Education board approves policy changes


The Board of Education approved several changes to the school district’s grading policy, employee conduct policy, graduation requirements policy and nutrition regulation during its June 11 meeting.

Weighted grades


The board voted to continue gathering input on whether the policy on weighted grades should be changed.
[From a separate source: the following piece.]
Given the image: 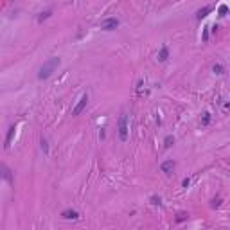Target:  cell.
<instances>
[{"mask_svg":"<svg viewBox=\"0 0 230 230\" xmlns=\"http://www.w3.org/2000/svg\"><path fill=\"white\" fill-rule=\"evenodd\" d=\"M151 203L153 205H162V198L160 196H151Z\"/></svg>","mask_w":230,"mask_h":230,"instance_id":"ac0fdd59","label":"cell"},{"mask_svg":"<svg viewBox=\"0 0 230 230\" xmlns=\"http://www.w3.org/2000/svg\"><path fill=\"white\" fill-rule=\"evenodd\" d=\"M119 138L122 142L128 140V117L124 113L119 117Z\"/></svg>","mask_w":230,"mask_h":230,"instance_id":"7a4b0ae2","label":"cell"},{"mask_svg":"<svg viewBox=\"0 0 230 230\" xmlns=\"http://www.w3.org/2000/svg\"><path fill=\"white\" fill-rule=\"evenodd\" d=\"M212 6H205V7H201V9H198V13H196V18L198 20H203V18H207L210 13H212Z\"/></svg>","mask_w":230,"mask_h":230,"instance_id":"8992f818","label":"cell"},{"mask_svg":"<svg viewBox=\"0 0 230 230\" xmlns=\"http://www.w3.org/2000/svg\"><path fill=\"white\" fill-rule=\"evenodd\" d=\"M167 58H169V47L164 45L162 49H160V52H158V61H160V63H165Z\"/></svg>","mask_w":230,"mask_h":230,"instance_id":"ba28073f","label":"cell"},{"mask_svg":"<svg viewBox=\"0 0 230 230\" xmlns=\"http://www.w3.org/2000/svg\"><path fill=\"white\" fill-rule=\"evenodd\" d=\"M13 137H15V126H11V128L7 129V135H6V144H4V147H6V149H9V147H11V140H13Z\"/></svg>","mask_w":230,"mask_h":230,"instance_id":"9c48e42d","label":"cell"},{"mask_svg":"<svg viewBox=\"0 0 230 230\" xmlns=\"http://www.w3.org/2000/svg\"><path fill=\"white\" fill-rule=\"evenodd\" d=\"M201 124H203V126H209V124H210V113H203V117H201Z\"/></svg>","mask_w":230,"mask_h":230,"instance_id":"2e32d148","label":"cell"},{"mask_svg":"<svg viewBox=\"0 0 230 230\" xmlns=\"http://www.w3.org/2000/svg\"><path fill=\"white\" fill-rule=\"evenodd\" d=\"M61 218H63V219H77V218H79V212L74 210V209H67V210L61 212Z\"/></svg>","mask_w":230,"mask_h":230,"instance_id":"52a82bcc","label":"cell"},{"mask_svg":"<svg viewBox=\"0 0 230 230\" xmlns=\"http://www.w3.org/2000/svg\"><path fill=\"white\" fill-rule=\"evenodd\" d=\"M40 147H42L43 155L49 156V142H47V138H42V140H40Z\"/></svg>","mask_w":230,"mask_h":230,"instance_id":"8fae6325","label":"cell"},{"mask_svg":"<svg viewBox=\"0 0 230 230\" xmlns=\"http://www.w3.org/2000/svg\"><path fill=\"white\" fill-rule=\"evenodd\" d=\"M227 13H228V6H227V4H221V6L218 7V15L223 18V16H227Z\"/></svg>","mask_w":230,"mask_h":230,"instance_id":"4fadbf2b","label":"cell"},{"mask_svg":"<svg viewBox=\"0 0 230 230\" xmlns=\"http://www.w3.org/2000/svg\"><path fill=\"white\" fill-rule=\"evenodd\" d=\"M209 29H210V27H203V36H201L203 43H207V42H209Z\"/></svg>","mask_w":230,"mask_h":230,"instance_id":"e0dca14e","label":"cell"},{"mask_svg":"<svg viewBox=\"0 0 230 230\" xmlns=\"http://www.w3.org/2000/svg\"><path fill=\"white\" fill-rule=\"evenodd\" d=\"M117 27H119V20H117V18H106L101 24V29L102 31H108V33H110V31H115Z\"/></svg>","mask_w":230,"mask_h":230,"instance_id":"277c9868","label":"cell"},{"mask_svg":"<svg viewBox=\"0 0 230 230\" xmlns=\"http://www.w3.org/2000/svg\"><path fill=\"white\" fill-rule=\"evenodd\" d=\"M212 72L216 74V76H221V74H225V68H223L221 63H216V65L212 67Z\"/></svg>","mask_w":230,"mask_h":230,"instance_id":"7c38bea8","label":"cell"},{"mask_svg":"<svg viewBox=\"0 0 230 230\" xmlns=\"http://www.w3.org/2000/svg\"><path fill=\"white\" fill-rule=\"evenodd\" d=\"M51 15H52V11H51V9H49V11H45V13H40V16H38V22L42 24L43 20H47V18L51 16Z\"/></svg>","mask_w":230,"mask_h":230,"instance_id":"5bb4252c","label":"cell"},{"mask_svg":"<svg viewBox=\"0 0 230 230\" xmlns=\"http://www.w3.org/2000/svg\"><path fill=\"white\" fill-rule=\"evenodd\" d=\"M183 219H187V214H180V216H178V218H176V221H183Z\"/></svg>","mask_w":230,"mask_h":230,"instance_id":"7402d4cb","label":"cell"},{"mask_svg":"<svg viewBox=\"0 0 230 230\" xmlns=\"http://www.w3.org/2000/svg\"><path fill=\"white\" fill-rule=\"evenodd\" d=\"M210 29H212V33L216 34V33H218V29H219V25H218V24H214V25L210 27Z\"/></svg>","mask_w":230,"mask_h":230,"instance_id":"603a6c76","label":"cell"},{"mask_svg":"<svg viewBox=\"0 0 230 230\" xmlns=\"http://www.w3.org/2000/svg\"><path fill=\"white\" fill-rule=\"evenodd\" d=\"M189 185H191V178L187 176V178H183V182H182V187H183V189H187Z\"/></svg>","mask_w":230,"mask_h":230,"instance_id":"ffe728a7","label":"cell"},{"mask_svg":"<svg viewBox=\"0 0 230 230\" xmlns=\"http://www.w3.org/2000/svg\"><path fill=\"white\" fill-rule=\"evenodd\" d=\"M174 167H176V162H174V160H165V162H162V165H160V171L165 173V174H171Z\"/></svg>","mask_w":230,"mask_h":230,"instance_id":"5b68a950","label":"cell"},{"mask_svg":"<svg viewBox=\"0 0 230 230\" xmlns=\"http://www.w3.org/2000/svg\"><path fill=\"white\" fill-rule=\"evenodd\" d=\"M60 63H61L60 58H51V60H47L42 65L40 72H38V79H40V81H43V79H49V77L54 74V70L60 67Z\"/></svg>","mask_w":230,"mask_h":230,"instance_id":"6da1fadb","label":"cell"},{"mask_svg":"<svg viewBox=\"0 0 230 230\" xmlns=\"http://www.w3.org/2000/svg\"><path fill=\"white\" fill-rule=\"evenodd\" d=\"M86 104H88V94H83V95H81V99H79V102H77L76 106H74V110H72V115H74V117L81 115V111L86 108Z\"/></svg>","mask_w":230,"mask_h":230,"instance_id":"3957f363","label":"cell"},{"mask_svg":"<svg viewBox=\"0 0 230 230\" xmlns=\"http://www.w3.org/2000/svg\"><path fill=\"white\" fill-rule=\"evenodd\" d=\"M2 171H4V178L7 180V183L13 185V174H11V171H9L7 165H2Z\"/></svg>","mask_w":230,"mask_h":230,"instance_id":"30bf717a","label":"cell"},{"mask_svg":"<svg viewBox=\"0 0 230 230\" xmlns=\"http://www.w3.org/2000/svg\"><path fill=\"white\" fill-rule=\"evenodd\" d=\"M104 129H106V128L99 129V138H101V140H104V137H106V131H104Z\"/></svg>","mask_w":230,"mask_h":230,"instance_id":"44dd1931","label":"cell"},{"mask_svg":"<svg viewBox=\"0 0 230 230\" xmlns=\"http://www.w3.org/2000/svg\"><path fill=\"white\" fill-rule=\"evenodd\" d=\"M173 144H174V137L167 135V137H165V140H164V146H165V147H171Z\"/></svg>","mask_w":230,"mask_h":230,"instance_id":"9a60e30c","label":"cell"},{"mask_svg":"<svg viewBox=\"0 0 230 230\" xmlns=\"http://www.w3.org/2000/svg\"><path fill=\"white\" fill-rule=\"evenodd\" d=\"M212 209H218V207H219V205H221V198H214L212 200Z\"/></svg>","mask_w":230,"mask_h":230,"instance_id":"d6986e66","label":"cell"}]
</instances>
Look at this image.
The current policy states that “a grade weighting/class ranking system shall not be implemented in the district’s high school.”
According to Communications, Alignment and Policies Committee member Christine Finkelstein, the next step is to assemble a working group comprised of committee members and high school administration and faculty.
“We will look at policies and practices in place in other successful districts — some in Connecticut, as well as those in top-performing public high schools across the country,” she said.
“We’ll use those findings for the basis of what will eventually become a recommendation to the board to either revise the policy or to keep it as is.”
Board of Education Chair Bruce Likly said the goal is to “have something done by the end of the summer.”

Employee conduct


The board voted to change the district’s employee conduct policy (P-4118.23) to specifically prohibit medical marijuana.
Under the old policy, employees were not permitted to work if they are “under the influence of alcohol or engaged in the use or possession of any illegal and/or controlled substance without medical supervision.”
Human Resources Director Susan Paley said employee use of medical marijuana would be treated the same way as their prescription drug use.
Employees are not obligated to report medications they are taking, but “if somebody starts questioning an employee’s job performance,” she said, “what normally happens is they’ll be brought in for a discussion.”
“If they say, ‘I may be acting this way because I’m taking this drug,’” said Paley, then that’s when the medication use would be addressed.

Graduation requirements


The board voted to revise the district’s Graduation Requirements policy (P-6146) to reflect the change in administered standardized testing — from the Connecticut Academic Performance Test (CAPT) to the Smarter-Balanced Assessment Consortium (SBAC).
“For this coming year, we are not setting a performance criteria level because we haven’t gotten the data [from the SBAC testing] yet,” Assistant Superintendent Charles Smith said in May. “Once we see what the data looks like, we can then set a performance level for graduation.”

Nutrition


As for the district’s Student Nutrition and Physical Activity regulation, the board voted to change the regulation for foods served during the school day to make it align with federal regulations.
According to the assistant superintendent, the changes are “primarily related to trans fats, sugar and soda — things like that.
“We’re not allowed to offer things like candy or baked goods during the school day, but you can 30 minutes after the lunch waves,” Smith explained in May.
Wilton High School Principal Robert O’Donnell told the board that school-day bake sales are currently “a bit of a challenge” at the high school.
“We have a unique culture at Wilton High School. The students do run bake sales for fund raising,” he said. “I think overall, our students are healthy — I do believe that, but we do have bake sales during the day.”
If that is to change, O’Donnell said, “I think we owe it to the students to find an alternative approach to fund raising.”